Given information:
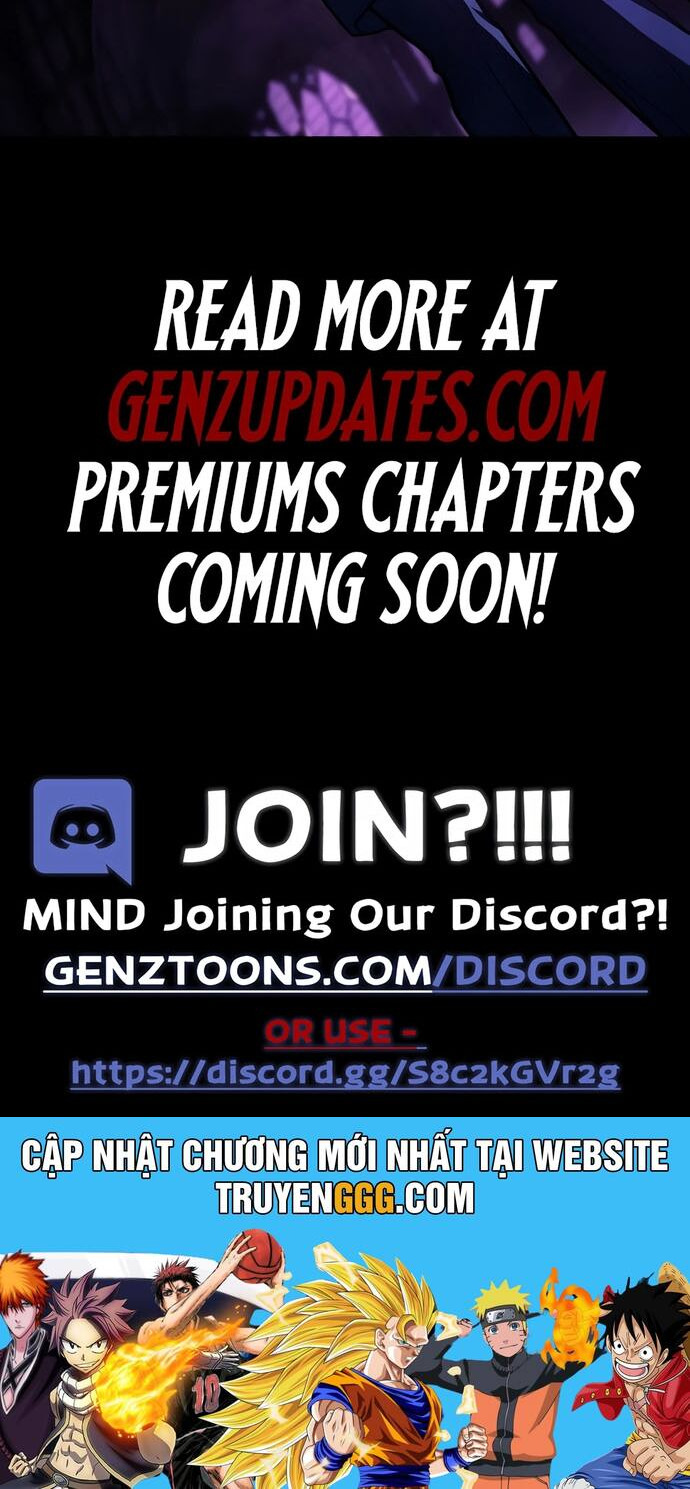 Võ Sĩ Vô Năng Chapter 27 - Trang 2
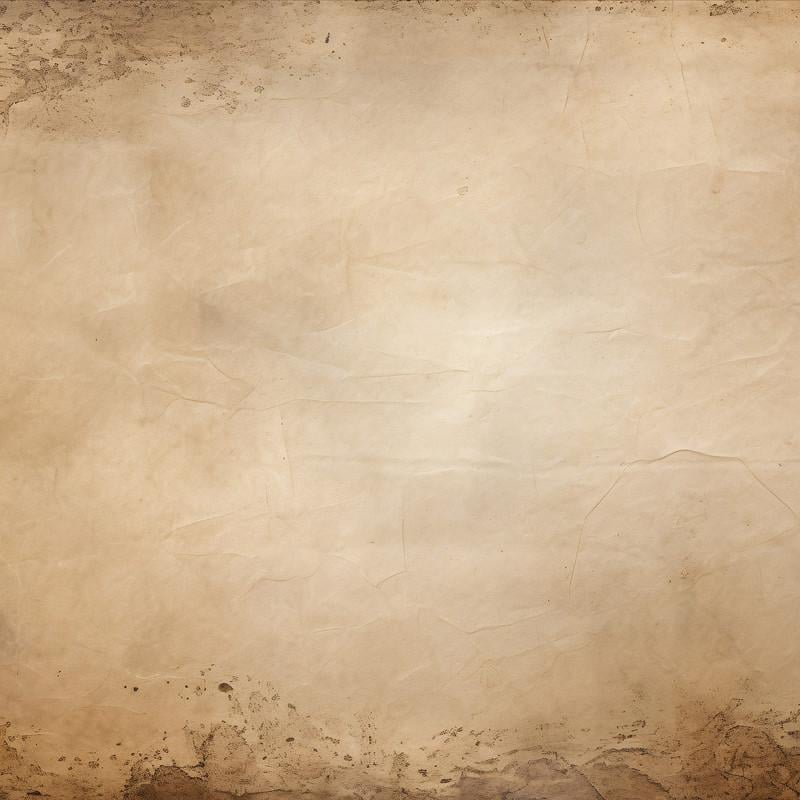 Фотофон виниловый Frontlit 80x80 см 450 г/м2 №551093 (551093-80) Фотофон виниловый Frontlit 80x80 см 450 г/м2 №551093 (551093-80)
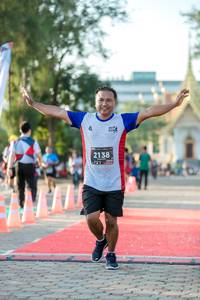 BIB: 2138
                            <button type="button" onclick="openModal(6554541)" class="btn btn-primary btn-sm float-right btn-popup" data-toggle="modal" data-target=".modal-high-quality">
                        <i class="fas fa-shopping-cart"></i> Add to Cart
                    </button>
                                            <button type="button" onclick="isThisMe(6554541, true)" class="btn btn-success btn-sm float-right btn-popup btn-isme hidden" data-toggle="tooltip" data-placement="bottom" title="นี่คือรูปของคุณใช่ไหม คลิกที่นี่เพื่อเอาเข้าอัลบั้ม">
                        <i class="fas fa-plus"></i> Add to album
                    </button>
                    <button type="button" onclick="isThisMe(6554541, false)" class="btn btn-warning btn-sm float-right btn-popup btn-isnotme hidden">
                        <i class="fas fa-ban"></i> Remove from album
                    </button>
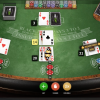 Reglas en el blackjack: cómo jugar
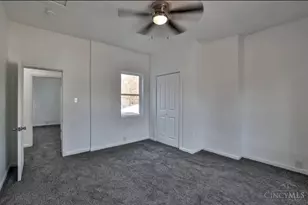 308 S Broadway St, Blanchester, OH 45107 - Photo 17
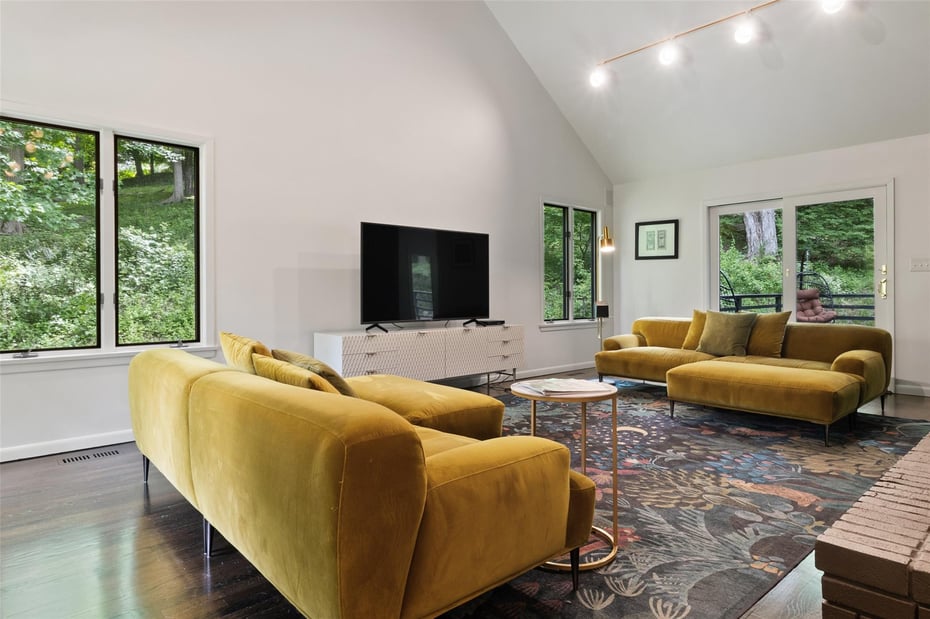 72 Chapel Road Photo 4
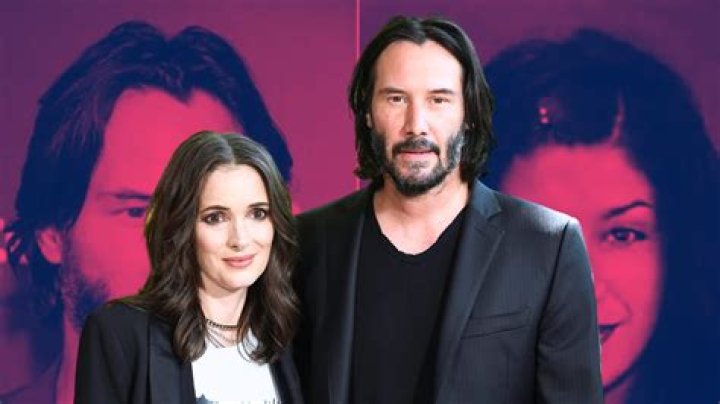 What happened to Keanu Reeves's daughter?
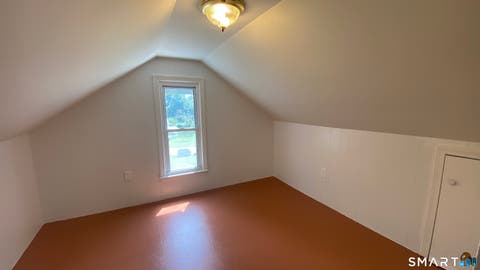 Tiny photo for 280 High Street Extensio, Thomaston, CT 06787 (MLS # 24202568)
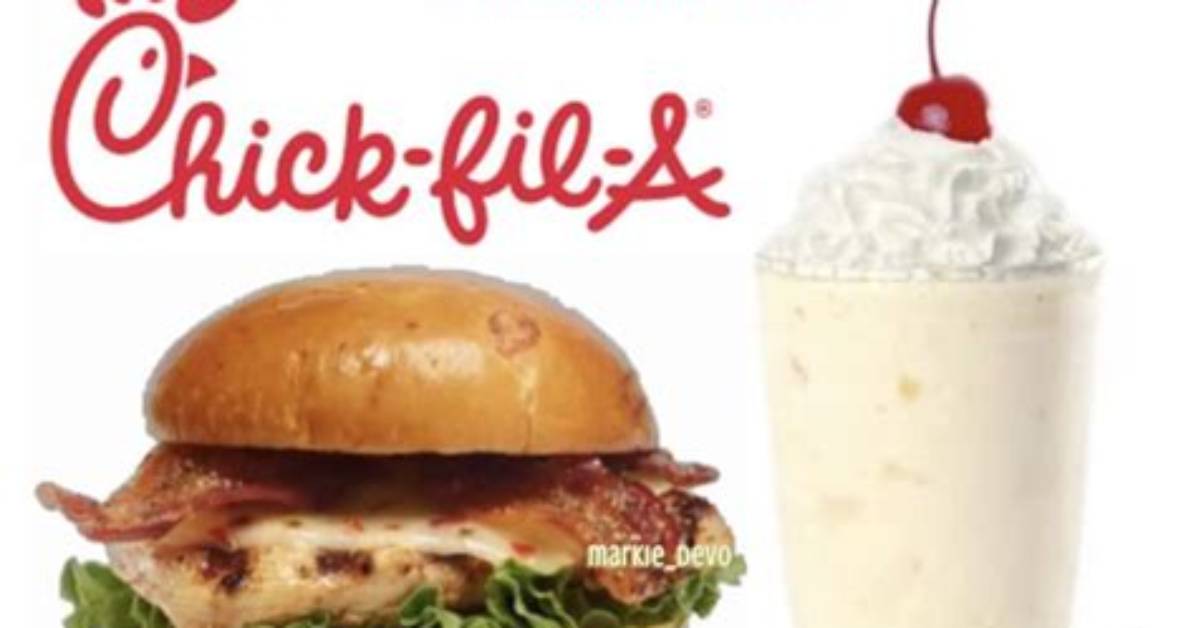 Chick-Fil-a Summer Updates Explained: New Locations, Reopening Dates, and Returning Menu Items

The task:
Set down all the items above word for word, leaving the pictures out.

Solved exercise:
 Võ Sĩ Vô Năng Chapter 27 - Trang 2
 Фотофон виниловый Frontlit 80x80 см 450 г/м2 №551093 (551093-80) Фотофон виниловый Frontlit 80x80 см 450 г/м2 №551093 (551093-80)
 BIB: 2138
                            <button type="button" onclick="openModal(6554541)" class="btn btn-primary btn-sm float-right btn-popup" data-toggle="modal" data-target=".modal-high-quality">
                        <i class="fas fa-shopping-cart"></i> Add to Cart
                    </button>
                                            <button type="button" onclick="isThisMe(6554541, true)" class="btn btn-success btn-sm float-right btn-popup btn-isme hidden" data-toggle="tooltip" data-placement="bottom" title="นี่คือรูปของคุณใช่ไหม คลิกที่นี่เพื่อเอาเข้าอัลบั้ม">
                        <i class="fas fa-plus"></i> Add to album
                    </button>
                    <button type="button" onclick="isThisMe(6554541, false)" class="btn btn-warning btn-sm float-right btn-popup btn-isnotme hidden">
                        <i class="fas fa-ban"></i> Remove from album
                    </button>
 Reglas en el blackjack: cómo jugar
 308 S Broadway St, Blanchester, OH 45107 - Photo 17
 72 Chapel Road Photo 4
 What happened to Keanu Reeves's daughter?
 Tiny photo for 280 High Street Extensio, Thomaston, CT 06787 (MLS # 24202568)
 Chick-Fil-a Summer Updates Explained: New Locations, Reopening Dates, and Returning Menu Items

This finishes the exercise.